Ecoult’s Hampton Project has been designed to make integration of renewable energies easier and to support higher proportions of renewable energy.

“The over-arching objective of this research is to achieve higher penetration of wind and renewable energy in grid systems so eventually we can transition to a renewable energy based economy,” Wood said.

“Already, we have achieved a superior reduction in the ramp rate through integrating a megawatt scale smoothing system using UltraBattery technology, limiting the five minute ramp rate to 1/10 of the raw output while applying storage with a usable capacity (in kWh’s) 1/10 the rated output of the farm (in kW).

One of the smart algorithms being trialed by Ecoult and their research partner CSIRO is a meta-heuristic search method involving quantum particle swarm optimisation. This is a tool used to chart chaos – like changing weather patterns – and model randomness. In this case, the algorithm predicts how much electricity will be generated more accurately and prepares the storage system for it.

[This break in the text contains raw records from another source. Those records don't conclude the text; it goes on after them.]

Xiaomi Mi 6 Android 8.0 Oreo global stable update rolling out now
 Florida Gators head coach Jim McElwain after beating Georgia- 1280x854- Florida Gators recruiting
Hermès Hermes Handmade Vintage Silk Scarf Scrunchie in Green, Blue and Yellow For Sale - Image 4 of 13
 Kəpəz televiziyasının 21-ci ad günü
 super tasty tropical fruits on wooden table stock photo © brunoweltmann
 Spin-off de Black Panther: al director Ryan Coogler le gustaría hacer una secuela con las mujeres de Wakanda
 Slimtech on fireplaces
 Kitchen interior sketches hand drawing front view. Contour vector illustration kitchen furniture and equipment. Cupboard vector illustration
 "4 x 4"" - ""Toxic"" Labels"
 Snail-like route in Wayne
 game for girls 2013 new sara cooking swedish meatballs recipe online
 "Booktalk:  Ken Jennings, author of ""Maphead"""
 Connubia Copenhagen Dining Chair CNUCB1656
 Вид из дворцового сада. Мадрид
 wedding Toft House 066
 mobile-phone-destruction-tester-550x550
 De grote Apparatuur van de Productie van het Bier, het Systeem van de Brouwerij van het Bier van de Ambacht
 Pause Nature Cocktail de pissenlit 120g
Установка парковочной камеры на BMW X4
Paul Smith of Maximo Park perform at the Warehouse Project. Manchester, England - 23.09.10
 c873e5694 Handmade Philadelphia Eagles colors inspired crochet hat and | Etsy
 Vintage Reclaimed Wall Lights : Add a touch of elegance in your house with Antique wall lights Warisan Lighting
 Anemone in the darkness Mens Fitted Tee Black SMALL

“Developing more intelligent ways of operating the storage systems using algorithms which are adaptive to weather inputs will minimise degradation of the storage asset, and in doing so, maximize economic returns from the use of storage.”

Ecoult has placed an emphasis on making their technology cost-effective to increase the rate at which it is taken up by large-scale renewable energy firms around the world.

“When used for applications where power is cycled in a partial state of charge band, meaning the battery is never fully charged nor fully depleted, our UltraBattery has proven to exhibit extraordinary endurance and longevity.

“Building on these key differentiators, we’re now focusing on reducing the cost of each MWh of storage and using intelligent algorithms to deliver growth in the storage industry and support higher penetration of renewables.

“Through the Hampton Project, Ecoult has taken energy storage for renewable variability management significantly closer to ‘ordinary’ – making it more cost effective and simple to deploy, maintain and recycle.”

The Hampton Project has received funding from the Australian Government’s Department of Environment and Climate Change in NSW and was given a grant from the Department of Resources, Energy and Tourism.

Ecoult’s exploration into renewable energy storage is supported by corporate, government and research partners, including US-based parent East Penn Manufacturing who produce the energy storage devices.

In Australia, Ecoult has a research partnership with CSIRO which is also bolstered by a technology alliance with Furukawa Battery in Japan who worked with the CSIRO in the development of the UltraBattery solution.